Suaramuslim.net – Menarik untuk membincangkan pandangan politik dari pada akademisi dari luar negeri yang melihat pemerintah Jokowi. Umumnya mereka menilai Jokowi mengalami perubahan ke arah negatif dalam kebijakan politiknya. Jokowi yang digambarkan sebagai sosok pengawal gerbong demokrasi untuk mendongkrak demokrasi yang lebih berkualitas, tetapi justru menjadi musuh demokrasi itu sendiri.
Perubahan kebijakan politik Jokowi dari demokratis menjadi otoriter inilah yang menjadi keprihatinan sosial pada tingkat internasional. Mengemukanya kepemimpinan otoriter dalam memperlakukan oposisi, merupakan sebuah contoh yang jelas. Menabrak aturan hukum dan memperalat birokrasi, tentara, dan kepolisian untuk memenangkan pertarungan jelas sebagai ancaman nilai-nilai demokrasi.
Jokowi dan Ancaman Demokrasi
Sejumlah pengamat politik asing menulis pandangannya terhadap Jokowi dan kepemimpinannya yang mengarah pada pembusukan nilai-nilai demokrasi. Secara umum mereka berpandangan bahwa Jokowi telah mengalami perubahan dalam kebijakan politiknya, sehingga merusak nilai-nilai demokrasi dan beralih menjadi otoritarian.
Eve Warbuton dan Edward Aspinall membuat tulisan “Indonesian Democracy from Stagnation to Regression.” Dalam tulisan ini dijelaskan bahwa Jokowi terbukti menjadi pemimpin yang tidak sabar dan reaktif. Jokowi begitu mudah tersentak oleh ancaman politik untuk mempertahankan posisi politiknya.
Sementara Matthew Busch menulis “Jokowi’s Panicky Politics” yang menyatakan bahwa tekanan politik untuk mempertahankan kekuasaan membuat Jokowi berubah menjadi seorang pemimpin yang menggunakan berbagai instrumen negara untuk menghabisi lawan politiknya.
Bahkan Tom Power, kandidat Doktor dari Australian National University (ANU) menyatakan bahwa Jokowi bertindak dengan cara yang tidak liberal atau anti-demokrasi. Ini sebagai hasil dari kepekaan politik yang sempit, pemikiran jangka pendek dan pengambilan keputusan secara ad hoc.
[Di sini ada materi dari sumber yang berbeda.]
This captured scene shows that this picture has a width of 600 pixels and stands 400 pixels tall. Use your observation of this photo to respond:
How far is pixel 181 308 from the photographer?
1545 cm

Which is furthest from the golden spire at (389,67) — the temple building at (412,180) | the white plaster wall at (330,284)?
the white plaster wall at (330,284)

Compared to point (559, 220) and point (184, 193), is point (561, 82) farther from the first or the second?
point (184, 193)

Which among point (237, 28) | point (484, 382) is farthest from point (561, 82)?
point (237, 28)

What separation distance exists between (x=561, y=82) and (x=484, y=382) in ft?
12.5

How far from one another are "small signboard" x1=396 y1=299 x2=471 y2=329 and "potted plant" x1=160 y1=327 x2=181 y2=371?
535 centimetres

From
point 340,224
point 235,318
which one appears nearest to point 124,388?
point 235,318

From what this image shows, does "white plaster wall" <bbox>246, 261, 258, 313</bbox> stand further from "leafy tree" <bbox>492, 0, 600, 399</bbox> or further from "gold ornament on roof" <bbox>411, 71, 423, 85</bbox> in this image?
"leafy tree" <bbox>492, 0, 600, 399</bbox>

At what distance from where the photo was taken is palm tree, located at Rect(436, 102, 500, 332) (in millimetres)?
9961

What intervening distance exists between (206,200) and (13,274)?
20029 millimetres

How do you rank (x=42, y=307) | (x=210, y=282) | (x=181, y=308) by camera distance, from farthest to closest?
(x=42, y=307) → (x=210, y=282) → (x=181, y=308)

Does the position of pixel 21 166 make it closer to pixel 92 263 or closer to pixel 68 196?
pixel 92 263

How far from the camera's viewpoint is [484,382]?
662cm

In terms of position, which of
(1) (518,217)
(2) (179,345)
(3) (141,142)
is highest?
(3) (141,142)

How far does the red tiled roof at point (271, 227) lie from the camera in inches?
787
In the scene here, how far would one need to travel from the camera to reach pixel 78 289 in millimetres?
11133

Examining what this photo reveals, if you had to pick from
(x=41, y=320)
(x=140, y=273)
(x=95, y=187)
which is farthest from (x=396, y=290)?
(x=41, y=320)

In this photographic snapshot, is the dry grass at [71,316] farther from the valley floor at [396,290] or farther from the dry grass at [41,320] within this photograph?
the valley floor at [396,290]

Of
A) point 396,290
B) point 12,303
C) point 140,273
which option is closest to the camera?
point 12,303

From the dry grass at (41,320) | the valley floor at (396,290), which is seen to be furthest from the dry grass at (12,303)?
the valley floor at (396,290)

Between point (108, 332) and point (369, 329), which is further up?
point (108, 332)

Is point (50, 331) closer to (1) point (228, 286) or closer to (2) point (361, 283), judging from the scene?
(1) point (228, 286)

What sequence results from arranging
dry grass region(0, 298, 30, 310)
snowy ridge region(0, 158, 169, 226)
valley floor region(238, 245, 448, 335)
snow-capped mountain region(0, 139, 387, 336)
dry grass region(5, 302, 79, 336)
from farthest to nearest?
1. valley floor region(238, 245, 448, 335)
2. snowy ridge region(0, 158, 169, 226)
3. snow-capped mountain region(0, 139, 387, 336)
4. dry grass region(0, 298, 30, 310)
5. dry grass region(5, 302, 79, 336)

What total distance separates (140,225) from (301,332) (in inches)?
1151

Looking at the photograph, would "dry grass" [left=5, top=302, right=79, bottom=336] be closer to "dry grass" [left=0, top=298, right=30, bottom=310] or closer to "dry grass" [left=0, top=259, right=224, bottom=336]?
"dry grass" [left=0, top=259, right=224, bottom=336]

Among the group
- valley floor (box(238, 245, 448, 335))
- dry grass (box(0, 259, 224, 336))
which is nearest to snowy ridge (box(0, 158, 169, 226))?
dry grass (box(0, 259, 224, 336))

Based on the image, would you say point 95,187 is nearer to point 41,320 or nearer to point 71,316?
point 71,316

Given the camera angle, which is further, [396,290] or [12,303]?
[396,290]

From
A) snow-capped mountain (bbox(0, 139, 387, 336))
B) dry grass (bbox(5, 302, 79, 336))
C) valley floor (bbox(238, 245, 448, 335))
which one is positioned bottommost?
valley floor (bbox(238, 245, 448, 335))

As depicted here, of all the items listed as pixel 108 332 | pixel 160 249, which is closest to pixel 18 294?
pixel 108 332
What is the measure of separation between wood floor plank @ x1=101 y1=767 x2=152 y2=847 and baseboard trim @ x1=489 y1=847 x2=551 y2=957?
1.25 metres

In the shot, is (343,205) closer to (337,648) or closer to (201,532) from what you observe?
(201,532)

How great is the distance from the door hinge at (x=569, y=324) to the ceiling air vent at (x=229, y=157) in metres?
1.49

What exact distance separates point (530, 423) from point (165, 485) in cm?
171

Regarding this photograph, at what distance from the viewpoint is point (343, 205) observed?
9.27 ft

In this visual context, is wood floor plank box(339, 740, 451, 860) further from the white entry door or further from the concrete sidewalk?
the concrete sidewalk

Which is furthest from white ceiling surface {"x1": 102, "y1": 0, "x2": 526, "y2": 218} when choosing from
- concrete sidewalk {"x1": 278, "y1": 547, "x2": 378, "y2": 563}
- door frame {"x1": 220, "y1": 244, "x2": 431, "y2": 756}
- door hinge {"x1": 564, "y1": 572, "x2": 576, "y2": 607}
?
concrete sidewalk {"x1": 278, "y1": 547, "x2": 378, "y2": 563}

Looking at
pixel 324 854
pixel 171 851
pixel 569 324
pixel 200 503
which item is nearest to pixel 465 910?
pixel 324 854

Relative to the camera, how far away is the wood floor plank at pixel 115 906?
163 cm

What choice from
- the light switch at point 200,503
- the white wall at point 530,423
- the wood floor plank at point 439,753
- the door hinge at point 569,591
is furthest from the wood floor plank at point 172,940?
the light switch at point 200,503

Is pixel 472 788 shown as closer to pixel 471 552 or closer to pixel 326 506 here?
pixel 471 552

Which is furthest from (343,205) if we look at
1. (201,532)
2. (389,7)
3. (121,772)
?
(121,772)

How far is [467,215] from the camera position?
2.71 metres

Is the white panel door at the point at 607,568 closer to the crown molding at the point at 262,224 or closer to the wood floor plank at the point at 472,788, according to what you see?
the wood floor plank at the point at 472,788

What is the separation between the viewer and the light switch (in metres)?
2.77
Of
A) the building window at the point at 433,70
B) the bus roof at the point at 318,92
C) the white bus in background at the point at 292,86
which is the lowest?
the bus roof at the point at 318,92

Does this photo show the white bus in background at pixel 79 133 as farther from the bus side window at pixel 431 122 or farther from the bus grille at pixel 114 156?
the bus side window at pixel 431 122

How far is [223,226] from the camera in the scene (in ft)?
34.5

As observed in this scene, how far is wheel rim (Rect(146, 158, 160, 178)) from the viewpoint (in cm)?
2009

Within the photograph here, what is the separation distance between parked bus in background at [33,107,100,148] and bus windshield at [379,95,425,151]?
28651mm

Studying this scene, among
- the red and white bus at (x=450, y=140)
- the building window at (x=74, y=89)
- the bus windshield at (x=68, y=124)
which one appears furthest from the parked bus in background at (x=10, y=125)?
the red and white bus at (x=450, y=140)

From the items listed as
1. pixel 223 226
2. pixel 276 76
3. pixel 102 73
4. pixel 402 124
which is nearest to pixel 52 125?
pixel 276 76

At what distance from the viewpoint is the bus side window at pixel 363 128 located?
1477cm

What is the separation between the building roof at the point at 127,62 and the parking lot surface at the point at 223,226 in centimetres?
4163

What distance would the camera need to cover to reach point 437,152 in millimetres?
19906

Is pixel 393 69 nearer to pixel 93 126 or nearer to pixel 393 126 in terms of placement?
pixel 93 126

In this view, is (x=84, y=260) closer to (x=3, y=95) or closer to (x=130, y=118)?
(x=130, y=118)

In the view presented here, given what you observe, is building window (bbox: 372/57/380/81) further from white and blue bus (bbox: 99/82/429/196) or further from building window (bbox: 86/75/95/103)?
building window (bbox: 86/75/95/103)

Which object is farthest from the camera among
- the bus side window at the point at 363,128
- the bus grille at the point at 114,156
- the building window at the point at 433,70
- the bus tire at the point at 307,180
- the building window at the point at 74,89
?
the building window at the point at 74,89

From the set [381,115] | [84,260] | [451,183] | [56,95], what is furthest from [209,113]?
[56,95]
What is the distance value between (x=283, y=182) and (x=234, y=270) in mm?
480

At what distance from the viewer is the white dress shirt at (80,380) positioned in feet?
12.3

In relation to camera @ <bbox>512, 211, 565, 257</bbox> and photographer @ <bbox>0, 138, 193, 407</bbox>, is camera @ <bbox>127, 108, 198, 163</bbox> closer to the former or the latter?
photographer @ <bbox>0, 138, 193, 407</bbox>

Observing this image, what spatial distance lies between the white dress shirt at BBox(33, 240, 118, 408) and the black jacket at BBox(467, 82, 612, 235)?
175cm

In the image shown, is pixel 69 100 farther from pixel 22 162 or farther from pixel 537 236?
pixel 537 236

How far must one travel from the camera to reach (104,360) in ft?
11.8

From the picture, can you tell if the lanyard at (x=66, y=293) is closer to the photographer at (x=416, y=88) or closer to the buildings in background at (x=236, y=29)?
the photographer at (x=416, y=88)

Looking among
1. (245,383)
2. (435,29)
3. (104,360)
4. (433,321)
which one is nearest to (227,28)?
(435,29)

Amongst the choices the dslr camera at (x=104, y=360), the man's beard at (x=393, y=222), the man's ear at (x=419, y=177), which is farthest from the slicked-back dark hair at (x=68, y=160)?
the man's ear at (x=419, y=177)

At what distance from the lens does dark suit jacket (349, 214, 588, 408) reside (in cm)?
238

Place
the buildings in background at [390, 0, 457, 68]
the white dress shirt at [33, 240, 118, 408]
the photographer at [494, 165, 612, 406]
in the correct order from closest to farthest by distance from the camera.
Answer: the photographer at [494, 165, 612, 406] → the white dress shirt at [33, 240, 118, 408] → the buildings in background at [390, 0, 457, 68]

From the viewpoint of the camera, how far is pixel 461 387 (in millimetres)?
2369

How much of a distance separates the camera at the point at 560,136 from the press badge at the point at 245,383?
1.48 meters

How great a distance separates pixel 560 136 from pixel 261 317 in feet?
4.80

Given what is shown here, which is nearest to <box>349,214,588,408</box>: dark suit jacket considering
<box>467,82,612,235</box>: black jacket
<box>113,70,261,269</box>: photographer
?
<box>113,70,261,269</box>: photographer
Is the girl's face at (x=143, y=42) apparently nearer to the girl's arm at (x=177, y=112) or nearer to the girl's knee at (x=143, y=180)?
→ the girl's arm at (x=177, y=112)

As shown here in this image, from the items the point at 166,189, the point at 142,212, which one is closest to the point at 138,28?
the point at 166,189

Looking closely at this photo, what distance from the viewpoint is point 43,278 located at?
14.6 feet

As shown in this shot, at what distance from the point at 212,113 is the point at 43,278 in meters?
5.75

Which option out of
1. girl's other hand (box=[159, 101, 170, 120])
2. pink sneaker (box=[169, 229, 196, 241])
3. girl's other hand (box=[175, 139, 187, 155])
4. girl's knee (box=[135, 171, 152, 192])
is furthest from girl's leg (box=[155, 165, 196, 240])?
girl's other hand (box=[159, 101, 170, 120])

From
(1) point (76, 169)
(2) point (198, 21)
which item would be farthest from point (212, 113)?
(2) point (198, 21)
Dari pandangan pengamat asing itu menunjukkan bahwa Jokowi telah berubah dari pemimpin yang dipandang kalem-merakyat kemudian berubah menjadi tidak sabar dan reaktif. Hal ini tidak lepas dari adanya ancaman politik yang membahayakan kekuasaannya. Sehingga kebijakannya terlihat sangat keras dan terkesan memusuhi rakyatnya.
Jokowi kurang memperhitungkan resiko buruk ketika menggunakan berbagai instrumen negara untuk menghabisi kelompok oposisi. Kebijakan seperti ini dinilai telah bertindak otoriter karena melanggar nilai-nilai demokrasi. Kepemimpinan otoriter inilah yang menghilangkan kepekaan politik dan melahirkan kebijakan-kebijakan yang kontra-produktif sehingga mengubur harapan masyarakat kepadanya.
Perubahan pola kepemimpinan sungguh di luar harapan, di mana publik demikian kagum dan punya harapan besar terhadap Jokowi saat tampil dalam Capres 2014. Jokowi terlihat kalem -merakyat, dan hal ini diblow up sebagai figur yang populis. Pribadi yang digambarkan sering blusukan benar-benar menjadi tumpuhan rakyat Indonesia. Namun dalam perjalanannya, justru berubah dan menjadi ancaman bagi rakyatnya sendiri. Naik dan melambungnya bahan pangan dan harga dasar listrik jelas menjadi jeritan masyarakat.
Ketakutan terhadap kehilangan kekuasaan membuatnya memberangus oposisi. Di sinilah menimbulkan sejumlah kepanikan dan melahirkan kebijakan-kebijakan yang justru mendiskreditkan dirinya. Pembubaran HTI tanpa melalui pengadilan, juga menjadi salah satu indikator kebijakan yang dianggap sebagai permusuhan terhadap oposisi sekaligus sebagai ancaman kebebasan berpendapat.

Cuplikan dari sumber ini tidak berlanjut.